══ RECORD EXTRACTS ══

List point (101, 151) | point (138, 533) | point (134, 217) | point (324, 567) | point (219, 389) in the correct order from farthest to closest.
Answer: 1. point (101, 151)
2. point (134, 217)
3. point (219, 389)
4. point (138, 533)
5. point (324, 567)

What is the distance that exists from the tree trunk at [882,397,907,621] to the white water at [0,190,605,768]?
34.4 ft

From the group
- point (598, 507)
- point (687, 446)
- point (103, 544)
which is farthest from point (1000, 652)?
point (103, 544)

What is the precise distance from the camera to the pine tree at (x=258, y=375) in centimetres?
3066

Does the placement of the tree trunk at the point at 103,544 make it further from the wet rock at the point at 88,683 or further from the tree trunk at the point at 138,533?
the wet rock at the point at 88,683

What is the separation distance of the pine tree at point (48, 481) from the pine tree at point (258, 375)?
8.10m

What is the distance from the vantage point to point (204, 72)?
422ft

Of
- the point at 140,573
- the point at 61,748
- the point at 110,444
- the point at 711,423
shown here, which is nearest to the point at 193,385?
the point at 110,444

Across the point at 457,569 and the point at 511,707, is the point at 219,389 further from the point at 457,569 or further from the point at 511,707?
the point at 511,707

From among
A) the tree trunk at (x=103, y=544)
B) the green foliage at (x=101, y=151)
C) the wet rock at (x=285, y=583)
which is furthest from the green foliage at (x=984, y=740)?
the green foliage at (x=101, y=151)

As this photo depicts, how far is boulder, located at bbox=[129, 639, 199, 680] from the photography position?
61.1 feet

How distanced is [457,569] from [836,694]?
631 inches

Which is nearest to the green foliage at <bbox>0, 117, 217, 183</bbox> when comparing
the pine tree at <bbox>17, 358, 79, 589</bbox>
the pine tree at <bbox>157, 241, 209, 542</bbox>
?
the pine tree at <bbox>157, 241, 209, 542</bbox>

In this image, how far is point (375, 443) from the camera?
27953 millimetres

═══

### SET EXERCISE
Copy every line of the records above word for word, in the same order.

### SOLUTION
List point (101, 151) | point (138, 533) | point (134, 217) | point (324, 567) | point (219, 389) in the correct order from farthest to closest.
Answer: 1. point (101, 151)
2. point (134, 217)
3. point (219, 389)
4. point (138, 533)
5. point (324, 567)

What is the distance that exists from the tree trunk at [882,397,907,621] to the white water at [0,190,605,768]?
34.4 ft

From the group
- point (598, 507)
- point (687, 446)
- point (103, 544)
which is farthest from point (1000, 652)?
point (103, 544)

What is the precise distance from the camera to the pine tree at (x=258, y=375) in centimetres?
3066

Does the placement of the tree trunk at the point at 103,544 make it further from the wet rock at the point at 88,683 or further from the tree trunk at the point at 138,533?
the wet rock at the point at 88,683

What is the separation distance of the pine tree at point (48, 481) from the pine tree at point (258, 375)?
8.10m

What is the distance from the vantage point to point (204, 72)?
422ft

Of
- the point at 140,573
- the point at 61,748
- the point at 110,444
- the point at 711,423
shown here, which is nearest to the point at 193,385?
the point at 110,444

Across the point at 457,569 and the point at 511,707, is the point at 219,389 further from the point at 457,569 or further from the point at 511,707?
the point at 511,707

From among
A) the tree trunk at (x=103, y=544)
B) the green foliage at (x=101, y=151)
C) the wet rock at (x=285, y=583)
which is furthest from the green foliage at (x=984, y=740)?
the green foliage at (x=101, y=151)

As this photo depicts, how far is boulder, located at bbox=[129, 639, 199, 680] from the photography position?
61.1 feet

How distanced is [457,569] from [836,694]?
631 inches

Which is nearest to the green foliage at <bbox>0, 117, 217, 183</bbox> when comparing
the pine tree at <bbox>17, 358, 79, 589</bbox>
the pine tree at <bbox>157, 241, 209, 542</bbox>
?
the pine tree at <bbox>157, 241, 209, 542</bbox>

In this image, how far is point (375, 443) from the camera?
27953 millimetres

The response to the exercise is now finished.